Kommentar zum Mexiko-Spiel
Trotz gelungenem Nagelsmann-Start: Die Probleme sind offensichtlich - ein Kommentar
- Aktualisiert: 18.10.2023
- 12:17 Uhr
- Tobias Hlusiak
Julian Nagelsmann hat der schwer angeschlagenen Nationalmannschaft neues Leben eingehaucht. Es herrscht so etwas wie Aufbruchstimmung. Trotzdem ist übertriebene Euphorie noch nicht angebracht. Es wartet noch viel Arbeit. Ein Kommentar.
Von Tobias Hlusiak
"Absolut begeistert" sei er, frohlockte der Bundestrainer, als das zweite Spiel der im Vorfeld so heftig kritisierten US-Reise der Nationalmannschaft beendet war. "Noch nie" habe er "eine Mannschaft trainiert, die so schnell Dinge umsetzt. Deshalb mache ich mir keine Sorgen."
3:1 gegen die USA und nun also 2:2 gegen Mexiko. Julian Nagelsmann fliegt nach seinen ersten zwei Länderspielen in verantwortlicher Position ungeschlagen nach Hause.
Damit erreicht er ein nicht unwesentliches Zwischenziel. Dass er nun lobende Worte findet, ist vollkommen nachvollziehbar. Schließlich will und muss der 36-Jährige ein - noch kürzlich schwer angeschlagenes - Team aufrichten.
Und: Es gab ja auch eine Menge positive Dinge zu beobachten. Die Stimmung zum Beispiel hat sich deutlich verbessert. Das Offensivspiel macht Hoffnung und ein echter Knipser steht auch vorne drin.
Trotzdem wird Nagelsmann die Baustellen gesehen haben, die er bis zum Start der Europameisterschaft im kommenden Juni bearbeiten muss. Denn gegen starke Mexikaner schoben sich diese - anders als vor drei Tagen gegen zahme US-Boys - deutlich ins Sichtfeld.
Mehr zum DFB-Team
Wer flitzt die Linien hoch und runter?
Die Außenverteidigerpositionen sind eine solche.

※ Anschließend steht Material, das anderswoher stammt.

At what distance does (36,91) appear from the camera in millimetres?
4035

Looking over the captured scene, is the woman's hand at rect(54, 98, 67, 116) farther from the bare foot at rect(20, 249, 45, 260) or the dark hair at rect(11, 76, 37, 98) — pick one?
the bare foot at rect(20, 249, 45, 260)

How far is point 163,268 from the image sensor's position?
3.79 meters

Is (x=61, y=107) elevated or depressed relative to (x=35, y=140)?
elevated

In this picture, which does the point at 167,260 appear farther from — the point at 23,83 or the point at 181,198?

Links war Robin Gosens zwar in beiden Spielen direkt an einem eigenen Treffer beteiligt. Die Offensive war aber ohnehin nie das ganz große Problem des Neu-Berliners.
Vielmehr dürften die immer wieder auftretenden Schwächen in der defensiven Absicherung dem Bundestrainer Kopfschmerzen bereiten. Gegen Mexiko war nicht nur beim zwischenzeitlichen Treffer zum 1:2 aus deutscher Sicht die Seite viel zu offen.
Und rechts?
Da probierte Nagelsmann in beiden Spielen etatmäßige Innenverteidger aus, was eigentlich schon alles sagt. Weder Jonathan Tah (solide gegen die USA) noch Niklas Süle (schwach gegen Mexiko) dürften aber eine langfristige Lösung sein.
Also doch Benjamin Henrichs oder Joshua Kimmich? Vier Spiele hat Nagelsmann vor der EM-Nominierung noch Zeit, um die richtige Besetzung zu finden.
Gleiches gilt für das defensive Zentrum.
Externer Inhalt
Deutschland gegen Mexiko: Die Noten für das DFB-Team
Was tun, wenn der Gegner presst?
Hier mischte Nagelsmann während der US-Reise am wildesten durch.
Rückkehrer Mats Hummels dürfte dabei der größte Gewinner sein. Der BVB-Star nahm ohne große Umwege sofort eine Leaderrolle ein und überzeugte gegen die USA an der Seite Antonio Rüdigers.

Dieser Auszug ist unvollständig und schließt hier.